Further to my thread about the Poppies, SquareMileParking suggested using Minories Car Park, as it has 14' clearance on the ground floor. I rang the number given but the operator was unable to confirm lengths of bays and tightness of corners: I assume there must be plenty of room but a personal recommendation would be appreciated.

TIA - Gordon


----------



## ThursdaysChild (Aug 2, 2008)

Went yesterday and by absolute chance found an underground carpark next to Waitrose on St Katherine's Dock - adjacent to the Tower.
We were in it for about 2 hours - cost me £3.50. Amazing value.

Ok for a car, but pretty low roof throughout.


----------



## H1-GBV (Feb 28, 2006)

Thanks. However I'm looking for specific information about *Minories*: the person I spoke to THINKS it will be OK but "someone in the know" would be a great help. Initially she thought I was talking about a car and caravan!

Gordon


----------



## cabby (May 14, 2005)

Just a thought, there is a coach park I believe in Tower Hill, maybe contact them and see if you can use that and charges.

cabby


----------



## H1-GBV (Feb 28, 2006)

Thanks.  

SquareMileParking were very helpful and sent me info regarding on-street parking (free on Sundays) and Minories, which comes in at £2 for the whole of Sunday!!! (more expensive during the "working" week.

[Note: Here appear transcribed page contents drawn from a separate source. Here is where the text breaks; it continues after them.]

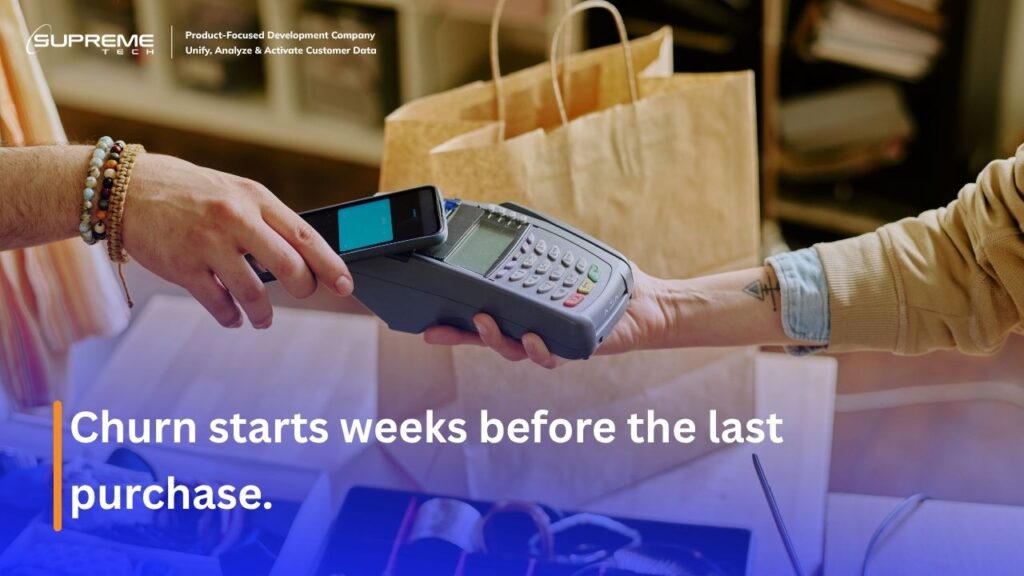 SUPREME TECH

Product-Focused Development Company
Unify, Analyze & Activate Customer Data

Churn starts weeks before the last purchase.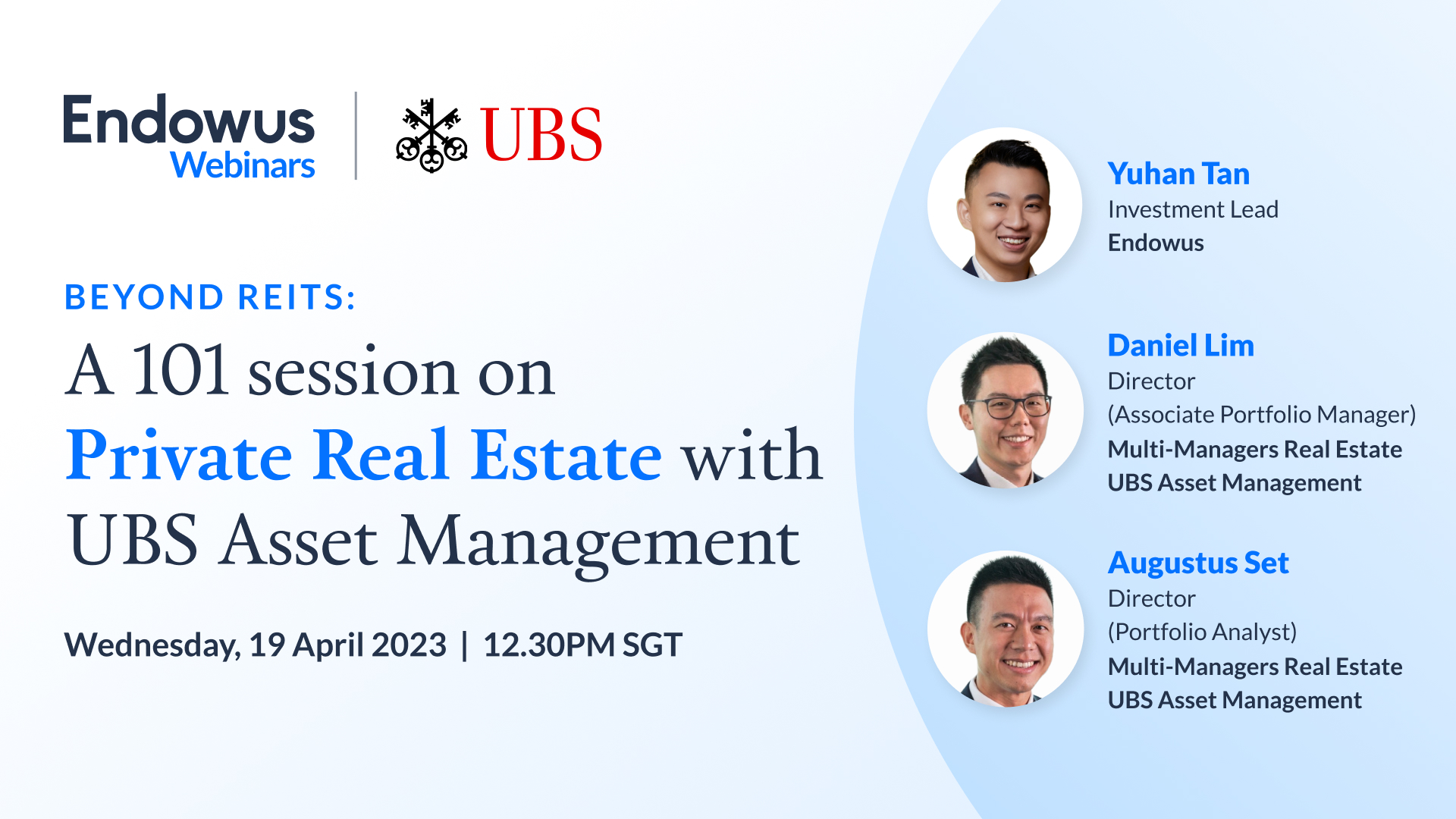 Endowus
Webinars

UBS

BEYOND REITS:

A 101 session on Private Real Estate with UBS Asset Management

Wednesday, 19 April 2023 | 12.30PM SGT

Yuhan Tan
Investment Lead
Endowus

Daniel Lim
Director
(Associate Portfolio Manager)
Multi-Managers Real Estate
UBS Asset Management

Augustus Set
Director
(Portfolio Analyst)
Multi-Managers Real Estate
UBS Asset Management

When I rang their Contact Centre the operator was again helpful but couldn't comment on the ease of access for a long vehicle (although my van is only 6m). She said that there would probably be attendants in operation who would be able to assuage my fears before I entered.

She spoke with her supervisor who also said "use the coach park" but couldn't really say if that was permissible (although clearly it would offer easy access).

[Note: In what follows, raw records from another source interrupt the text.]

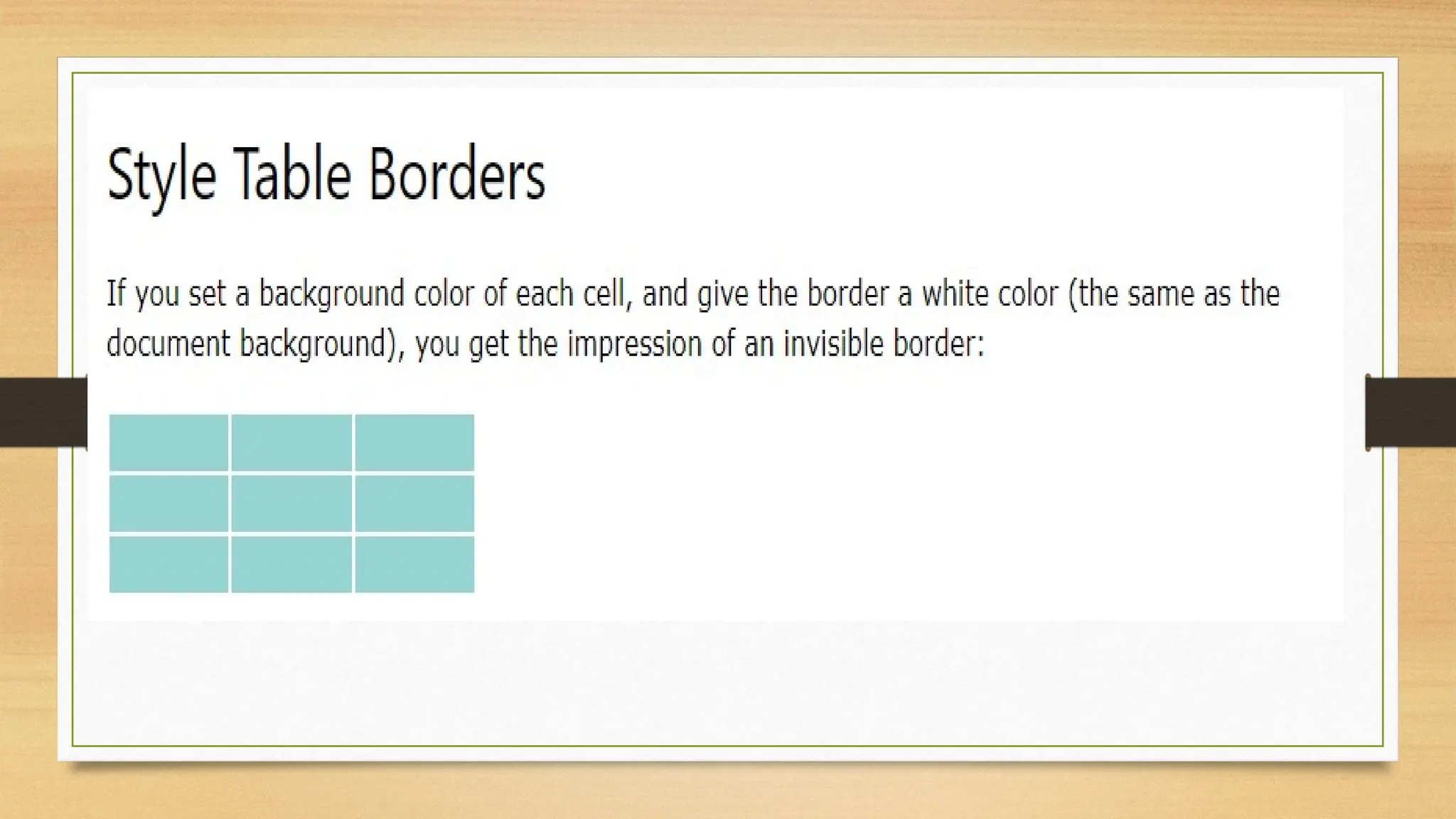 Style Table Borders

If you set a background color of each cell, and give the border a white color (the same as the document background), you get the impression of an invisible border: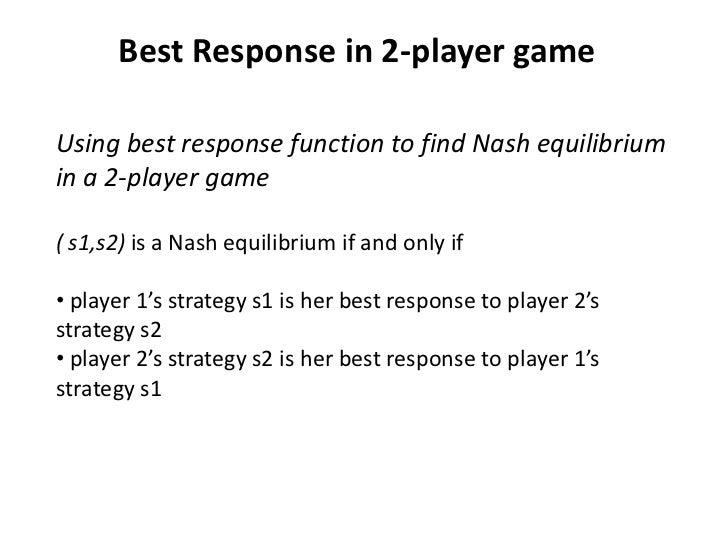 Best Response in 2-player game

Using best response function to find Nash equilibrium in a 2-player game

( s1,s2) is a Nash equilibrium if and only if

• player 1's strategy s1 is her best response to player 2's strategy s2
• player 2's strategy s2 is her best response to player 1's strategy s1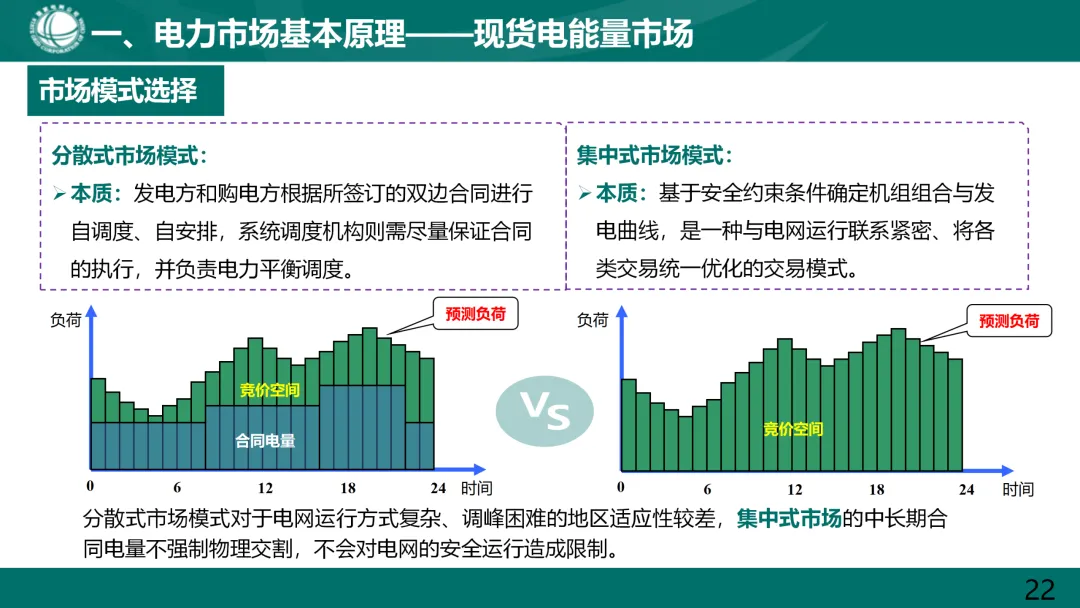 一、电力市场基本原理——现货电能量市场

市场模式选择

分散式市场模式:

➢ 本质:发电方和购电方根据所签订的双边合同进行自调度、自安排，系统调度机构则需尽量保证合同的执行，并负责电力平衡调度。

集中式市场模式:

➢ 本质:基于安全约束条件确定机组组合与发电曲线，是一种与电网运行联系紧密、将各类交易统一优化的交易模式。

负荷

预测负荷

竞价空间

合同电量

0 6 12 18 24 时间

VS

负荷

预测负荷

竞价空间

0 6 12 18 24 时间

分散式市场模式对于电网运行方式复杂、调峰困难的地区适应性较差，集中式市场的中长期合同电量不强制物理交割，不会对电网的安全运行造成限制。

22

So my first choice will be Minoroies, and I've looked at it on Street View: it seems to allow cars to park on the bottom level BUT if someone knows that carpark I would feel a bit happier.

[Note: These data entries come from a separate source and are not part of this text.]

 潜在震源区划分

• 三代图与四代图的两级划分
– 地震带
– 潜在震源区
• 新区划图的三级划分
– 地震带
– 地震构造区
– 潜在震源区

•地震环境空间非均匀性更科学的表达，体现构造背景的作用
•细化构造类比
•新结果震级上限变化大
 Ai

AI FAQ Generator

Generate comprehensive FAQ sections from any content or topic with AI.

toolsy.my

Then we start queueing for the poppies I guess - Gordon


----------



## 2014Apache (Oct 29, 2013)

*Minories Car Park may just be ok for you*

Hello H1-GBV

Graham from www motorhomeparking co uk has an excellent resource 

If you have a look at this page you should,get all the information you need on Minories car park.

Click the link GREATER LONDON then CITY OF LONDON COUNCIL scroll down and you'll find the info you need about Minories.

Hope it's ok.. Enjoy the Poppies! They are spectacular! 

(You'll need to copy what I've written above for the web address and taken the spaces out because I'm not a subscriber) 

Regards,
Maurice


----------



## H1-GBV (Feb 28, 2006)

THANKS: unfortunately that is just a link to the official carpark info, which I have perused several times. Still no personal comments.

However, we are now onto planB (or nearer Z), as our kids have persuaded my wife to insist that we do not drive into London (something which I did umpteen times when younger!) So we are off to CC Commons Wood tomorrow, then by train into London on Tuesday.

Now all we need is fine weather and zero crowds: I'm not putting any money on either of them - Gordon


----------